***** Given entries

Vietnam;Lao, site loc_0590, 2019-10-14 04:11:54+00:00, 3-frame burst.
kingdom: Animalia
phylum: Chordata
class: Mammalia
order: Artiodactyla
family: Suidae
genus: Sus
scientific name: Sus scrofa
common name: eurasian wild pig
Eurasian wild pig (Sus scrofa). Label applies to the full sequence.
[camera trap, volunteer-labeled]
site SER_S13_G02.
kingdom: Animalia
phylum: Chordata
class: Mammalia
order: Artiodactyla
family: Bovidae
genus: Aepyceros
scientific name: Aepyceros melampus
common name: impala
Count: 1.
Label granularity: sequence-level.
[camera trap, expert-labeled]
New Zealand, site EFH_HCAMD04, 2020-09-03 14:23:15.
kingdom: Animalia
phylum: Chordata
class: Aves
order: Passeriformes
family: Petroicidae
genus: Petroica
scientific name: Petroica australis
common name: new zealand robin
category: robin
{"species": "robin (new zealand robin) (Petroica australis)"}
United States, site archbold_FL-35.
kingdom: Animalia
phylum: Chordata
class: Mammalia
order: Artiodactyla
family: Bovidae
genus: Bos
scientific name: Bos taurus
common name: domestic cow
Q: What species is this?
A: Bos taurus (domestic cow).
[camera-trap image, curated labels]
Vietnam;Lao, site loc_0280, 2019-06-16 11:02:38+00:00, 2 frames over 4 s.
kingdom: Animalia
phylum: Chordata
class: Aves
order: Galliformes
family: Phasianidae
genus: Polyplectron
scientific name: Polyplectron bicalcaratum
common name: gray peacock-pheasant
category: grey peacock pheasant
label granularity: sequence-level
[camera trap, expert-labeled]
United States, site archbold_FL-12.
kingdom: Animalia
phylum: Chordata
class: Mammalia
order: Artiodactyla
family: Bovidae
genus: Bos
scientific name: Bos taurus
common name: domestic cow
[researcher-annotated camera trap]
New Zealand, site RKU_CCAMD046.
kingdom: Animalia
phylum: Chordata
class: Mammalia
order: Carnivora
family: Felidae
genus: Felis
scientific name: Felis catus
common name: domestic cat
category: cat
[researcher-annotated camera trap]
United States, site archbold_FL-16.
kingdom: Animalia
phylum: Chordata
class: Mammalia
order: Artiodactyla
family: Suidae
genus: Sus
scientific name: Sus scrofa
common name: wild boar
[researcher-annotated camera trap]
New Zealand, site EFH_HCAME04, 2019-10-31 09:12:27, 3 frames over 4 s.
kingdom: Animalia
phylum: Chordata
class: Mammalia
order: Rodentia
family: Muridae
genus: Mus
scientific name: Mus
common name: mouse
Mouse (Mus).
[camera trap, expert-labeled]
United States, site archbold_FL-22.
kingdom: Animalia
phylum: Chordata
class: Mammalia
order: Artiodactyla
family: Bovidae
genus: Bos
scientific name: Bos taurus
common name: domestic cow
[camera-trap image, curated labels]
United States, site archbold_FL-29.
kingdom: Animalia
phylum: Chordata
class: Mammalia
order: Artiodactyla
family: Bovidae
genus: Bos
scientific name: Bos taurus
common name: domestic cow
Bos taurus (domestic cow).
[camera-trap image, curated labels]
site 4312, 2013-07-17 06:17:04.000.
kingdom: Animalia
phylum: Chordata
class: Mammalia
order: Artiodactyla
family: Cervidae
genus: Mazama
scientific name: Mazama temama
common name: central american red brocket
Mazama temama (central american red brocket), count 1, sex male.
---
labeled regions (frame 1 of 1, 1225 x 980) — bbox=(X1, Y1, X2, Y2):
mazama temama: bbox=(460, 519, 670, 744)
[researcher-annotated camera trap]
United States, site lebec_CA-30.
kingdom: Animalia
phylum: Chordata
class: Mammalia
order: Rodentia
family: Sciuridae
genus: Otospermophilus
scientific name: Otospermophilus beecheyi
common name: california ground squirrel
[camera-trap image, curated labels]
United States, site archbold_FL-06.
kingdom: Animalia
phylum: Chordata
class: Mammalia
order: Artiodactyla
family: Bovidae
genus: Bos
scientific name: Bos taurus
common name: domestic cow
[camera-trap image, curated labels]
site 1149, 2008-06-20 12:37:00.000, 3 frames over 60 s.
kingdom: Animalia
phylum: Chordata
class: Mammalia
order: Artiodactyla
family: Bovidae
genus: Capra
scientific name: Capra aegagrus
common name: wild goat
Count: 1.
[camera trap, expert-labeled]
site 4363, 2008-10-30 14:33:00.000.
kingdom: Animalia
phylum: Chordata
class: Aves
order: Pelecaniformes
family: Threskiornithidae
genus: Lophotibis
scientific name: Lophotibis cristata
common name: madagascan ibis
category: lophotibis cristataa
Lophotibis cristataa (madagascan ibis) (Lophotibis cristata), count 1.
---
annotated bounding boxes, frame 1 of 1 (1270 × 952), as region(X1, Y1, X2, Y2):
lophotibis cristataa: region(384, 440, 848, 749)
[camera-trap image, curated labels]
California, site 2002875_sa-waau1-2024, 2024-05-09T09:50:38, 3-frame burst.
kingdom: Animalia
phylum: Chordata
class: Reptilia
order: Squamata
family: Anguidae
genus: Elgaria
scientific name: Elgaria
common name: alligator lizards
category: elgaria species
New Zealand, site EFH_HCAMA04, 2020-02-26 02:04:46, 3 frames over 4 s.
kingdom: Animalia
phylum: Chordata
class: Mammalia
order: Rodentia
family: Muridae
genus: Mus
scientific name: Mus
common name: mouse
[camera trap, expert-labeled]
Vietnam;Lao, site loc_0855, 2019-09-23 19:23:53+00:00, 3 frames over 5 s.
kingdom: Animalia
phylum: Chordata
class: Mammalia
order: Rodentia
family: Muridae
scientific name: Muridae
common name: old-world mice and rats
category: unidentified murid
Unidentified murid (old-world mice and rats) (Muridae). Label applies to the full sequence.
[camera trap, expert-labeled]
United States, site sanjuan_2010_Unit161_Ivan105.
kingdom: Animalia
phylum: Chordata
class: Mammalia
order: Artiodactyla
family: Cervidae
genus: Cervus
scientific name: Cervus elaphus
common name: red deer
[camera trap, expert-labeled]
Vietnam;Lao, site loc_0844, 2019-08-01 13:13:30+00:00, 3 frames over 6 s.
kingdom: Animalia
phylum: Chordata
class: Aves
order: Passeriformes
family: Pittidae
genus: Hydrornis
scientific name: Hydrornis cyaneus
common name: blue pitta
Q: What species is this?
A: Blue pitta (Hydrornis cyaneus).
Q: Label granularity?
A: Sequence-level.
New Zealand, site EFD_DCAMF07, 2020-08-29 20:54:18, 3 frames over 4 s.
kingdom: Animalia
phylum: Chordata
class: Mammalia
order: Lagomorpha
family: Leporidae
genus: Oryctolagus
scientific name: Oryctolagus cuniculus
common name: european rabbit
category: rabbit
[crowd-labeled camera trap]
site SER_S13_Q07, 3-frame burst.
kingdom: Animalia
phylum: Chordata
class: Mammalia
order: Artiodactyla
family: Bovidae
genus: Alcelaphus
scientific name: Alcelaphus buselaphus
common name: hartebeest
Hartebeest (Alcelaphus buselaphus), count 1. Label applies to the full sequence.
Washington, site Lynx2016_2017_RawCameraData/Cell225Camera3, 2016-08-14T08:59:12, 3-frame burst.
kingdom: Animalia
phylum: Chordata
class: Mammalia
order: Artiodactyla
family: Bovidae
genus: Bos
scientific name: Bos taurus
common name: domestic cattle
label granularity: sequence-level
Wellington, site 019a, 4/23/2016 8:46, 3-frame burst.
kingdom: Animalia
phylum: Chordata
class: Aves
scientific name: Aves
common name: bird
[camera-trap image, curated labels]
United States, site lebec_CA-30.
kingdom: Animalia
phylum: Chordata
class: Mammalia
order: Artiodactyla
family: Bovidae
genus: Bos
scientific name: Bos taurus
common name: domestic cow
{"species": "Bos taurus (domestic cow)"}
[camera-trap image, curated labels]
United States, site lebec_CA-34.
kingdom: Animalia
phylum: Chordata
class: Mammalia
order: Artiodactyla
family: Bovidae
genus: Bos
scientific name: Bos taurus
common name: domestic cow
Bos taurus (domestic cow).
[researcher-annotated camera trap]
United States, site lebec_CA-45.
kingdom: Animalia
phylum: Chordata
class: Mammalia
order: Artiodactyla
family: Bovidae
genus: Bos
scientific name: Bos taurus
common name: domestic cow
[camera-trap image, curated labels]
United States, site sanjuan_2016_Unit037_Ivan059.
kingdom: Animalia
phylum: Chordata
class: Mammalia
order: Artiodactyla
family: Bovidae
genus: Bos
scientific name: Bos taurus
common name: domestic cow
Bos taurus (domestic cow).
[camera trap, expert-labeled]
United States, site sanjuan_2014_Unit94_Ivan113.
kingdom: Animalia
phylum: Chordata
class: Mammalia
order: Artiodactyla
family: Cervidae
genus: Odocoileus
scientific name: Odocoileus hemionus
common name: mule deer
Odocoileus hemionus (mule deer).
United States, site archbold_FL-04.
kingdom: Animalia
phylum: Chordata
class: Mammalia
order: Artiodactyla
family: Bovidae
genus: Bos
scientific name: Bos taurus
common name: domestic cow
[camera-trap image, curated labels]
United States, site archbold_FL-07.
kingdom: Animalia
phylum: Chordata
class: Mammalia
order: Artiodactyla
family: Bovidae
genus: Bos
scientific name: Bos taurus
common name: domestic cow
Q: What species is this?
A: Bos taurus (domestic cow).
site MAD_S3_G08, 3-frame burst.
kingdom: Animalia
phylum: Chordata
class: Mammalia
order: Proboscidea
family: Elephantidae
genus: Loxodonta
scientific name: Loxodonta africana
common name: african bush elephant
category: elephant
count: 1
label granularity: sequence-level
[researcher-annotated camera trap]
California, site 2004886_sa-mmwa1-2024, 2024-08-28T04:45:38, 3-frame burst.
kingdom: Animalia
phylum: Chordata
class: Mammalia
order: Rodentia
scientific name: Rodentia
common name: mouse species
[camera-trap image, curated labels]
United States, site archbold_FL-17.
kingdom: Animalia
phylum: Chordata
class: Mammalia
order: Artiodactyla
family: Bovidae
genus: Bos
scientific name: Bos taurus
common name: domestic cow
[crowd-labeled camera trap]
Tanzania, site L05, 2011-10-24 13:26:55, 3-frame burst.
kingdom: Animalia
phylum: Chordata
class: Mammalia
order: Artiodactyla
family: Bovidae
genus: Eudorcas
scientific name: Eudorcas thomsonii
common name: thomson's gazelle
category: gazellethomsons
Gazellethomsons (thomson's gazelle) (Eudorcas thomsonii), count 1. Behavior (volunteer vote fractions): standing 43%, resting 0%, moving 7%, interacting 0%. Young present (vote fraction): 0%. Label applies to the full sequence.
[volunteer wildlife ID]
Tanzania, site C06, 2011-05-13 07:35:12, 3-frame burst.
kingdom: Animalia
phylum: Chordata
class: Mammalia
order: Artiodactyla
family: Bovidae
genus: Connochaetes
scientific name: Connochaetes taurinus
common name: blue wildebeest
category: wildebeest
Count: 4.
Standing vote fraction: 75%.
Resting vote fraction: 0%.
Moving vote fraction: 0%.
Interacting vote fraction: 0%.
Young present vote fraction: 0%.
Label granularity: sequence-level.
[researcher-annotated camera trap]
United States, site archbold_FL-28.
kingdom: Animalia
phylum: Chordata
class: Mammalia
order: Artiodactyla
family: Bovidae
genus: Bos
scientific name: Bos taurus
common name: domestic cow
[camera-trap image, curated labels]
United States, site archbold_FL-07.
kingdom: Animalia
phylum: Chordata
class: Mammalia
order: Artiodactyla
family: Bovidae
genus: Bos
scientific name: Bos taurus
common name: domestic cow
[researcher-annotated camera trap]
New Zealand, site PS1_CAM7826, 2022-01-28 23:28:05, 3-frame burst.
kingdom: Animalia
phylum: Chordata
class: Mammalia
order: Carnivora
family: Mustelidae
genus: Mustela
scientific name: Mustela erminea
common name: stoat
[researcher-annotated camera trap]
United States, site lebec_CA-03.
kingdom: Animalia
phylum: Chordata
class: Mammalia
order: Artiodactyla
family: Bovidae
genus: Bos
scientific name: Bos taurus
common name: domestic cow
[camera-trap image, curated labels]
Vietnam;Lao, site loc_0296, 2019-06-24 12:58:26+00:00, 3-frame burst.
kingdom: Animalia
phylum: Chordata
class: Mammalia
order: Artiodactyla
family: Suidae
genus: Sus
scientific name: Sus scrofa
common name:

**********

What this task involves: In the data above, find each line that uses the string "over". Copy it.

Result of the task:
Vietnam;Lao, site loc_0280, 2019-06-16 11:02:38+00:00, 2 frames over 4 s.
New Zealand, site EFH_HCAME04, 2019-10-31 09:12:27, 3 frames over 4 s.
site 1149, 2008-06-20 12:37:00.000, 3 frames over 60 s.
New Zealand, site EFH_HCAMA04, 2020-02-26 02:04:46, 3 frames over 4 s.
Vietnam;Lao, site loc_0855, 2019-09-23 19:23:53+00:00, 3 frames over 5 s.
Vietnam;Lao, site loc_0844, 2019-08-01 13:13:30+00:00, 3 frames over 6 s.
New Zealand, site EFD_DCAMF07, 2020-08-29 20:54:18, 3 frames over 4 s.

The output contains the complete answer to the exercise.